The tribunal decided that the BBC had discriminated on the grounds of age but not of sex. Which is highly debatable. The fact that John Craven wasn’t asked to leave tells us a great deal. As a woman you spend your whole life knowing that you have to be attractive to get ahead. Brains just aren’t enough. It was the middle aged woman, not the man, who had to endure comments from producers about whether her wrinkles would show up on HD television, and had she ever considered Botox?

Miriam O’Reilly’s case was only one of many. The BBC came unstuck big-time in another, less publicised way. The sacking of Moira Stewart, one of Britain’s favourite news readers (and one of the most attractive) sparked off such an outcry in 2007 that the BBC immediately set out to deliberately recruit women over 50 to read the news on News 24 in order to redress the balance. Too late for Moira. Her dismissal was blatantly sexist, given the percentage of elderly, wrinkled, news-reading men on TV - men like Jon Snow, Alaister Stewart, Trevor McDonald. Men, it seems acquire gravitas as they age, whereas women simply become ugly. Unfortunately the BBC’s response was also blatantly sexist, although I gather it’s called ‘positive discrimination’.   Like many others, I suspect, I don't want any kind of discrimination, I want to see the media represent people from all sectors of the human race - every age, colour and type. I want to see a reflection of the human race as we are rather than some glitzy representation of what media barons think we should be.

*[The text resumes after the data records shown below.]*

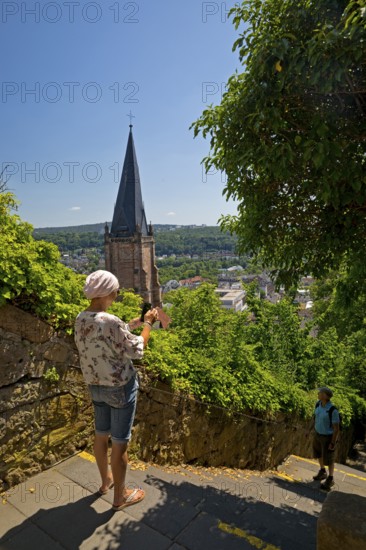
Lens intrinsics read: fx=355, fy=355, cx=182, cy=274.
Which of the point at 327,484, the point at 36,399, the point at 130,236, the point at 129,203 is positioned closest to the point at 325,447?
the point at 327,484

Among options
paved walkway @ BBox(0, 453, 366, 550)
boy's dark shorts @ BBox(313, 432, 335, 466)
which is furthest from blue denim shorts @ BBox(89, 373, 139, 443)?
boy's dark shorts @ BBox(313, 432, 335, 466)

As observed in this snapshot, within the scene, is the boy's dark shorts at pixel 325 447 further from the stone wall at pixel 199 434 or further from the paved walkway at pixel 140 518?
the paved walkway at pixel 140 518

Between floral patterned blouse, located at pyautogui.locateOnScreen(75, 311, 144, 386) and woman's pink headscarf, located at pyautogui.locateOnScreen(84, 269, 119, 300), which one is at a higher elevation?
woman's pink headscarf, located at pyautogui.locateOnScreen(84, 269, 119, 300)

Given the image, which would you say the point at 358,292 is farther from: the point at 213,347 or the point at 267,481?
the point at 267,481

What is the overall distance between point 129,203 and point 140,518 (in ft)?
137

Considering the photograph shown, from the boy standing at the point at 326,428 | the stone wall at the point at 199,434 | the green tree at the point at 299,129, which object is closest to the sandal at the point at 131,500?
the stone wall at the point at 199,434

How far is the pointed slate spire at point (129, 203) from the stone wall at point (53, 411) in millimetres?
38669

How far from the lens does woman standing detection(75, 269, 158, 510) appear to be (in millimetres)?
2566

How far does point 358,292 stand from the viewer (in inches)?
219

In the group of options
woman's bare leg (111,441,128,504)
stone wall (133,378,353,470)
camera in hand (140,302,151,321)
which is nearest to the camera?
woman's bare leg (111,441,128,504)

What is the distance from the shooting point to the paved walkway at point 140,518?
2.49m

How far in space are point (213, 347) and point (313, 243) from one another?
2.38 meters

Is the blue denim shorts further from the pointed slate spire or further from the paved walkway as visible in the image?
the pointed slate spire

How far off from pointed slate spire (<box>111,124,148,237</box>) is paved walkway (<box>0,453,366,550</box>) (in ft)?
131
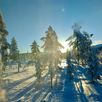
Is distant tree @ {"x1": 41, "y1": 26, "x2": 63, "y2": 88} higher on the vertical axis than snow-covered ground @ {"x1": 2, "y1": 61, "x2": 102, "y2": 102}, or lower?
higher

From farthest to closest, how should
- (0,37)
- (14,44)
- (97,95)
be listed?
(14,44), (0,37), (97,95)

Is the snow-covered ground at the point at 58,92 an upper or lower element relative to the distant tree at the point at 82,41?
lower

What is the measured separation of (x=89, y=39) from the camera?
44750mm

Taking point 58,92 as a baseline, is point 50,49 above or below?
above

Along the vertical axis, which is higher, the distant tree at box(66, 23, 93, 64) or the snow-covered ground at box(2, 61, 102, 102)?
the distant tree at box(66, 23, 93, 64)

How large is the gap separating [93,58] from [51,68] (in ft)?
27.2

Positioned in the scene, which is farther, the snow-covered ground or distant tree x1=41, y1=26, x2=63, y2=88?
distant tree x1=41, y1=26, x2=63, y2=88

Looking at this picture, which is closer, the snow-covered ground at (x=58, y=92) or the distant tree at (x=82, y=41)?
the snow-covered ground at (x=58, y=92)

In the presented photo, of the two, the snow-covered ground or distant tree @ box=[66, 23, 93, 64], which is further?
distant tree @ box=[66, 23, 93, 64]

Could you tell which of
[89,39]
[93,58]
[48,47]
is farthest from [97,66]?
[48,47]

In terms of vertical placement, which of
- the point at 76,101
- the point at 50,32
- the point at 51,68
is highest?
the point at 50,32

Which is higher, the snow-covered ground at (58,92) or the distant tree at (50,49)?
the distant tree at (50,49)

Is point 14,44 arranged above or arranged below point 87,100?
above

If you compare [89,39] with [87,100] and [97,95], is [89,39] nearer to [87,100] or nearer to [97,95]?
[97,95]
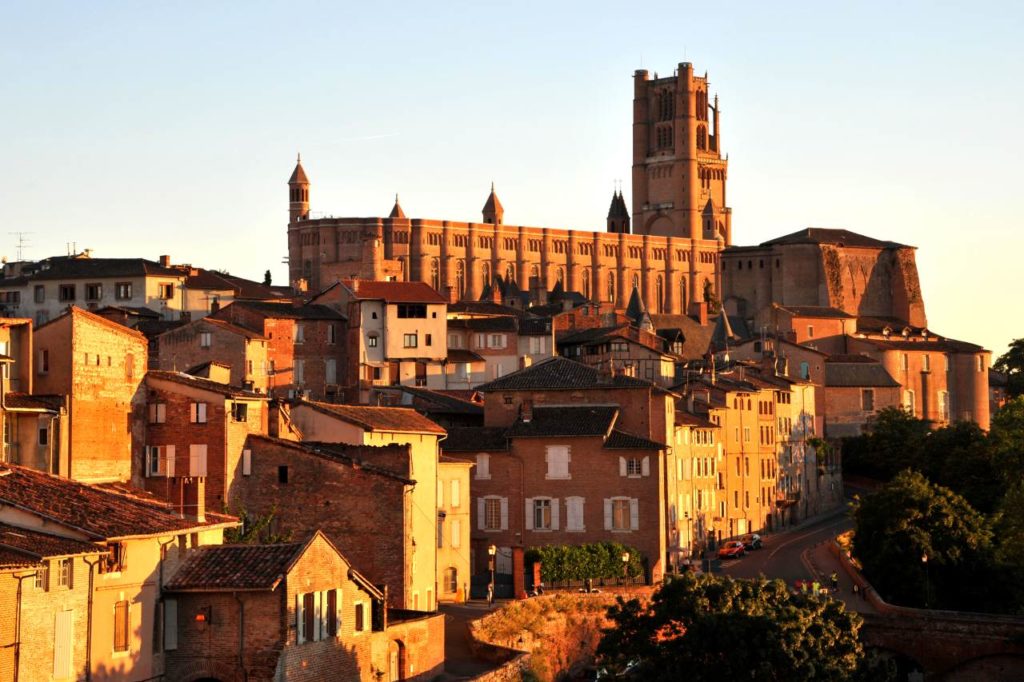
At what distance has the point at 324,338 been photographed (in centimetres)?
10356

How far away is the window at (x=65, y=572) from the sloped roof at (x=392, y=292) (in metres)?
67.9

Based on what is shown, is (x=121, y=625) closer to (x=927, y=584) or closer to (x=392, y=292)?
(x=927, y=584)

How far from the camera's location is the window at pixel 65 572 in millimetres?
38625

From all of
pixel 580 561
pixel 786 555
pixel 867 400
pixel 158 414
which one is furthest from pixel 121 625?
pixel 867 400

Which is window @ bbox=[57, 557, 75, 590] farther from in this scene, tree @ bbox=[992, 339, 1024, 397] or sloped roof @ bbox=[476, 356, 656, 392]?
tree @ bbox=[992, 339, 1024, 397]

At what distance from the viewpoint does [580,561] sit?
226ft

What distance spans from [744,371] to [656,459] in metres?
40.9

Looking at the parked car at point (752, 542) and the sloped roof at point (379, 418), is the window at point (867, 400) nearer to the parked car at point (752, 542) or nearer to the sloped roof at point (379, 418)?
the parked car at point (752, 542)

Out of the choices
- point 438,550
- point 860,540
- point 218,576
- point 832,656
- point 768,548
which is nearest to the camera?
point 218,576

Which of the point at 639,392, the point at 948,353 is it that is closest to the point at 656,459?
the point at 639,392

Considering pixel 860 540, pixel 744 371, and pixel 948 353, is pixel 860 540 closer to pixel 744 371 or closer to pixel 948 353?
pixel 744 371

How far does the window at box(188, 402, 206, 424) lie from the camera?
174ft

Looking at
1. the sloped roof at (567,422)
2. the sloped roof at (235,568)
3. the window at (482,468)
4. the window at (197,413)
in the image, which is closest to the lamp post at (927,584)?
the sloped roof at (567,422)

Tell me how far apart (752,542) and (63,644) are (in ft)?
177
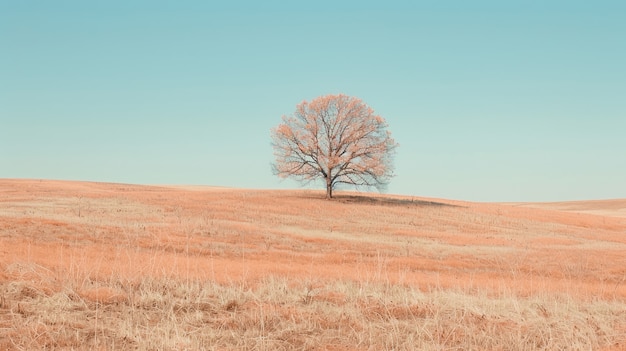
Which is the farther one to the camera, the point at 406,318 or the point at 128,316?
the point at 406,318

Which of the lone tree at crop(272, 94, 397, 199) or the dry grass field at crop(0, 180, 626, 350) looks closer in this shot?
the dry grass field at crop(0, 180, 626, 350)

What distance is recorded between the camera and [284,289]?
34.9 feet

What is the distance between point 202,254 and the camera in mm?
21000

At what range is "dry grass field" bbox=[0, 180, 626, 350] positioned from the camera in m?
7.47

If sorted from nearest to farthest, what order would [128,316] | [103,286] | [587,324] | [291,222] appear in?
[128,316], [587,324], [103,286], [291,222]

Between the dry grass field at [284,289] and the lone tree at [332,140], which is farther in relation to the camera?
the lone tree at [332,140]

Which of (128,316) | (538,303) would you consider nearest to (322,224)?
(538,303)

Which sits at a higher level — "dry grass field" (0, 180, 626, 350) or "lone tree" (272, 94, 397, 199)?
"lone tree" (272, 94, 397, 199)

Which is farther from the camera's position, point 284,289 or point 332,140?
point 332,140

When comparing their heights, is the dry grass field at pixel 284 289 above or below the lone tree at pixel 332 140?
below

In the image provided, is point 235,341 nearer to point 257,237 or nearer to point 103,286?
point 103,286

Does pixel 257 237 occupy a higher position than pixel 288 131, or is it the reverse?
pixel 288 131

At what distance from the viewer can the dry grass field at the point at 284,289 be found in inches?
294

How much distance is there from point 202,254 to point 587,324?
15137mm
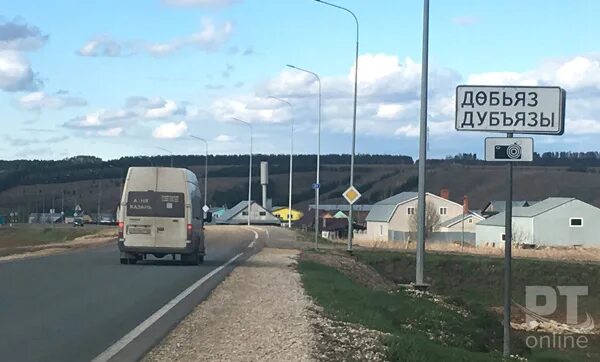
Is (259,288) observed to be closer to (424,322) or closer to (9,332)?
(424,322)

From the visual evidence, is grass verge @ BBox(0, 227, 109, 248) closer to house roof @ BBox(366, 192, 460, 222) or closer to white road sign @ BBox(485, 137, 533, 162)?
house roof @ BBox(366, 192, 460, 222)

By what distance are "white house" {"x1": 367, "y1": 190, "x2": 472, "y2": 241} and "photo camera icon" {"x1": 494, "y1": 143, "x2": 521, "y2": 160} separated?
88.5 meters

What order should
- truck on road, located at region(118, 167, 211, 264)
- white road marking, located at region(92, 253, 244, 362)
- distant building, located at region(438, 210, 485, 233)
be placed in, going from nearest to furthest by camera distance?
white road marking, located at region(92, 253, 244, 362)
truck on road, located at region(118, 167, 211, 264)
distant building, located at region(438, 210, 485, 233)

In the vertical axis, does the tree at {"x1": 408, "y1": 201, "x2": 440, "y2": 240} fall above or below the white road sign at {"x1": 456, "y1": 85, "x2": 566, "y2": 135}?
below

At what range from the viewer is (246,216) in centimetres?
13550

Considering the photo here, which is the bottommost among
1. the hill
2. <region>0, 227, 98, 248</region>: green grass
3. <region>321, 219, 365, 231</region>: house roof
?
<region>0, 227, 98, 248</region>: green grass

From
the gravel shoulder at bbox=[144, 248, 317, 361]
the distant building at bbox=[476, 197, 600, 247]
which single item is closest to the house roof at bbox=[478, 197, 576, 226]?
the distant building at bbox=[476, 197, 600, 247]

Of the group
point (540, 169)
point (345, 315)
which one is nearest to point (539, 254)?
point (345, 315)

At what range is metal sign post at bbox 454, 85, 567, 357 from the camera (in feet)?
37.6

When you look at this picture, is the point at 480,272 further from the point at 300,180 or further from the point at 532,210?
the point at 300,180

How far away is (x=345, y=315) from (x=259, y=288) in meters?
5.34

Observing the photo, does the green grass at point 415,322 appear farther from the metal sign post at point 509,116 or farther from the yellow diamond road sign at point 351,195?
the yellow diamond road sign at point 351,195

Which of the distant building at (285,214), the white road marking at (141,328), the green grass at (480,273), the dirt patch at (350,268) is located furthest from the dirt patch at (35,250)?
the distant building at (285,214)

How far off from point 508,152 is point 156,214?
18003 millimetres
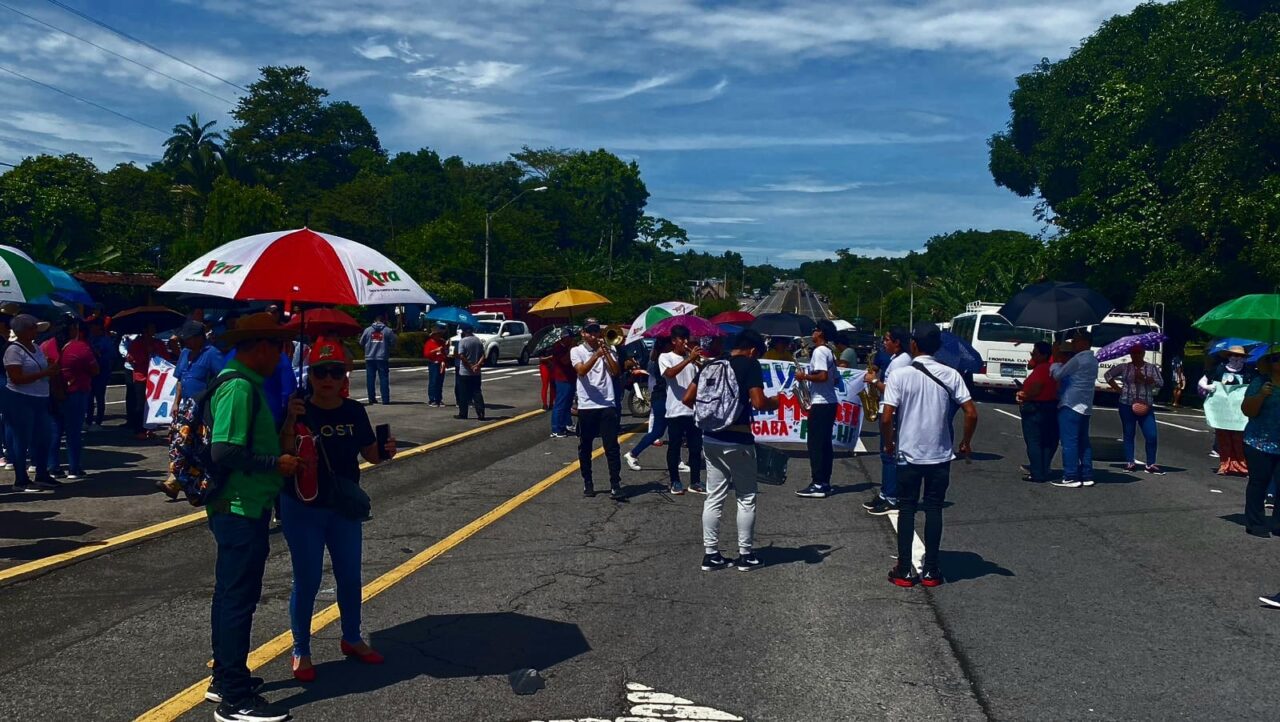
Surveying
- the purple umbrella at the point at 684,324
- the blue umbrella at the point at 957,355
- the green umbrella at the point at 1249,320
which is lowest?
the blue umbrella at the point at 957,355

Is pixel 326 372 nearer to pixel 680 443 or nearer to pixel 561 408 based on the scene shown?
pixel 680 443

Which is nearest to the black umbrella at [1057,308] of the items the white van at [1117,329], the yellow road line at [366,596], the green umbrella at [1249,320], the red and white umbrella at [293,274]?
the green umbrella at [1249,320]

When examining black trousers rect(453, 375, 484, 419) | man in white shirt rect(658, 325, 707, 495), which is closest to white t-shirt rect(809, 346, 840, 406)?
man in white shirt rect(658, 325, 707, 495)

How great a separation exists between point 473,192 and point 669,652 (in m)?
98.6

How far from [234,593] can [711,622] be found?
2.80 meters

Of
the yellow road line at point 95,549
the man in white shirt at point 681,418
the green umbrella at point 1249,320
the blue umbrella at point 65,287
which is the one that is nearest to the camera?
the yellow road line at point 95,549

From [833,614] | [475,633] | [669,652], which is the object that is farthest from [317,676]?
[833,614]

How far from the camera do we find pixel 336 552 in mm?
5555

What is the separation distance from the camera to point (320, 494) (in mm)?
5375

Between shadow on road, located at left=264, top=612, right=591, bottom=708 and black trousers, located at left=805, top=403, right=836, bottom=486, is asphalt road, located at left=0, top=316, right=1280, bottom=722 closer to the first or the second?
shadow on road, located at left=264, top=612, right=591, bottom=708

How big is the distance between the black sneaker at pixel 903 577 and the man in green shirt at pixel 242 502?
13.9ft

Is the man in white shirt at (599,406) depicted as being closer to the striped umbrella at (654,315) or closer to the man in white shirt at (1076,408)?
the man in white shirt at (1076,408)

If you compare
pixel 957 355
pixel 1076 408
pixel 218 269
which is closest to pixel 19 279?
pixel 218 269

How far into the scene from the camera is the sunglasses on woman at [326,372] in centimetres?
539
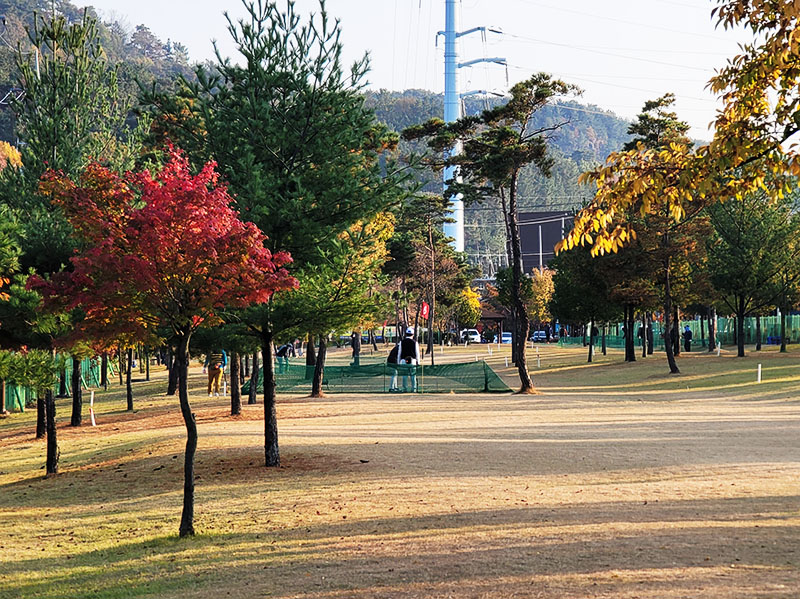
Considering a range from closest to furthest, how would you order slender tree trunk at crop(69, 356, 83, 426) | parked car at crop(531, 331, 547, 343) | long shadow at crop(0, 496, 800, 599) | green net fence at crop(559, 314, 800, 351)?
1. long shadow at crop(0, 496, 800, 599)
2. slender tree trunk at crop(69, 356, 83, 426)
3. green net fence at crop(559, 314, 800, 351)
4. parked car at crop(531, 331, 547, 343)

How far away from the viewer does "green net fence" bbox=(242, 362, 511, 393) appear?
34438 mm

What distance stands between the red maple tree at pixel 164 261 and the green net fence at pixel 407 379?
22.5 m

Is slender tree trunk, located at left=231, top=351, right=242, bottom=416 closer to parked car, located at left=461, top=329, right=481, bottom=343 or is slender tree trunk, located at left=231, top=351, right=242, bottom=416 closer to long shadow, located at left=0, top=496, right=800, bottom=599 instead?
long shadow, located at left=0, top=496, right=800, bottom=599

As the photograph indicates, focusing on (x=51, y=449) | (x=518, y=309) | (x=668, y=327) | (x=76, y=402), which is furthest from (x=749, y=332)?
(x=51, y=449)

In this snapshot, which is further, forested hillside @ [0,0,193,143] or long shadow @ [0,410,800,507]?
forested hillside @ [0,0,193,143]

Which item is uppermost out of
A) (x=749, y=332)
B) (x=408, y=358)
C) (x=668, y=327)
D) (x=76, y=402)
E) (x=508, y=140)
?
(x=508, y=140)

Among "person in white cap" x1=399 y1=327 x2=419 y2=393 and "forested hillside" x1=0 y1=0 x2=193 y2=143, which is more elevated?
"forested hillside" x1=0 y1=0 x2=193 y2=143

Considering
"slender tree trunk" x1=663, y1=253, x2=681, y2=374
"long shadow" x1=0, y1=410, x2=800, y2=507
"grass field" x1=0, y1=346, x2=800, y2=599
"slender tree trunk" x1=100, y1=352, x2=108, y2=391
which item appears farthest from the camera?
"slender tree trunk" x1=100, y1=352, x2=108, y2=391

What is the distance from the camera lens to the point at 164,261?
10.9m

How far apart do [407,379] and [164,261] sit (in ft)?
80.5

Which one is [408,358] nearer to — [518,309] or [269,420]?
[518,309]

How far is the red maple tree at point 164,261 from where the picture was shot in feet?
35.8

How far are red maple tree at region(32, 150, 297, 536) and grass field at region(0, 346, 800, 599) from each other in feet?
5.56

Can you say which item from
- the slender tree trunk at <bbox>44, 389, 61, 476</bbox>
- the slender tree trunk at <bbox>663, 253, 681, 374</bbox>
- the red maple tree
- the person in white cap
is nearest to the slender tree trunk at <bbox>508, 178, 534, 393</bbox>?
the person in white cap
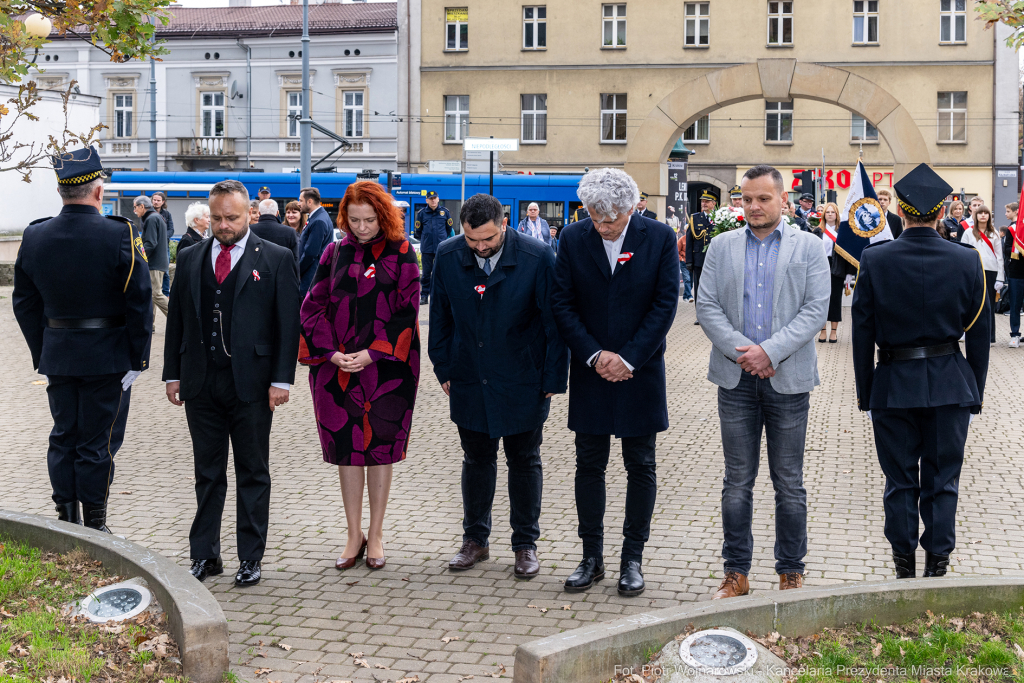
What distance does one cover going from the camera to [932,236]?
17.3 feet

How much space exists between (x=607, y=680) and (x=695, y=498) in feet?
11.1

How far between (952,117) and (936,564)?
4155 cm

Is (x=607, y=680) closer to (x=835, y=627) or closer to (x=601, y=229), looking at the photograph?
(x=835, y=627)

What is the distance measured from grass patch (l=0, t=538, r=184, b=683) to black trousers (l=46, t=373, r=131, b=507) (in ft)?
2.56

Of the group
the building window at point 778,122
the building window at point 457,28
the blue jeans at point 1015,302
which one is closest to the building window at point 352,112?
the building window at point 457,28

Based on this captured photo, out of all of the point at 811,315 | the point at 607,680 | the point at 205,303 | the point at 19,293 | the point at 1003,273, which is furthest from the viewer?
the point at 1003,273

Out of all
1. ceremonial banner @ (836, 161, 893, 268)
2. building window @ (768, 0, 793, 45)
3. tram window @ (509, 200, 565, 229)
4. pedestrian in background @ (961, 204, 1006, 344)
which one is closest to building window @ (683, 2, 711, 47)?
building window @ (768, 0, 793, 45)

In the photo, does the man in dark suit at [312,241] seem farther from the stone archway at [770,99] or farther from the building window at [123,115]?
the building window at [123,115]

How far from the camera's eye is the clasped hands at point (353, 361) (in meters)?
5.63

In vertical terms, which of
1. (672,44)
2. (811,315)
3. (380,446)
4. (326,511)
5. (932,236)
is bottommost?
(326,511)

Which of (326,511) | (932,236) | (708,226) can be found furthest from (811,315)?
(708,226)

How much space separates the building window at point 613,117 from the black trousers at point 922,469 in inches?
1585

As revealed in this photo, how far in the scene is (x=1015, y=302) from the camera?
636 inches

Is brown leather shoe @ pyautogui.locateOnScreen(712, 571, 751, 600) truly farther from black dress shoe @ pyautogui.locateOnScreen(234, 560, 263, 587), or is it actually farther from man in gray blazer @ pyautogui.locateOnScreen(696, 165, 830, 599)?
black dress shoe @ pyautogui.locateOnScreen(234, 560, 263, 587)
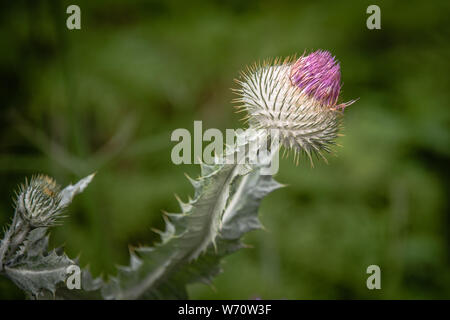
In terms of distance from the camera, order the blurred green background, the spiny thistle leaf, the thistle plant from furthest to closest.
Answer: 1. the blurred green background
2. the spiny thistle leaf
3. the thistle plant

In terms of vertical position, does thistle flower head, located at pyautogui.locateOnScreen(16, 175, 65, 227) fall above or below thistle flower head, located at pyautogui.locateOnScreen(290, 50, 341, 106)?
below

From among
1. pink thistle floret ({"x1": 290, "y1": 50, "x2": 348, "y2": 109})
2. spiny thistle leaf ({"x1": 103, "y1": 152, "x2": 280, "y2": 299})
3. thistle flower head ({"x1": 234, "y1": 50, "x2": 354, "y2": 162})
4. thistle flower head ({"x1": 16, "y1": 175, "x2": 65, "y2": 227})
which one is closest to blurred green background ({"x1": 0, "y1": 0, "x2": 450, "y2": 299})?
spiny thistle leaf ({"x1": 103, "y1": 152, "x2": 280, "y2": 299})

Ageism also exists in publishing. During the current economic crisis it’s older authors who are being dumped. One agent told me that publishers are looking for authors with enough time ahead of them to build a career and repay their investment. Have they forgotten Catherine Cookson? She published her first novel at 50 and didn’t have a best-seller for another decade. And what about Mary Wesley? Well on the far side of 70 at first publication and still making her publishers wealthy. And then there’s Alexander McCall Smith and the No 1 Ladies Detective Agency? And Philip Pullman?

The media - broadcast or published - had better beware. The women who came of age in the sixties and seventies - women who fuelled the feminist cause - are now reaching retirement age. And they’re still feisty, still up for a fight, still looking for a cause. Take them on at your peril!

Comments

  1. We still have too far to go in terms of equality. Equality of every kind.
    However gender inequality always strikes me as one of the worst bigotries (if that isn't an oxymoron) because it effects so many more people.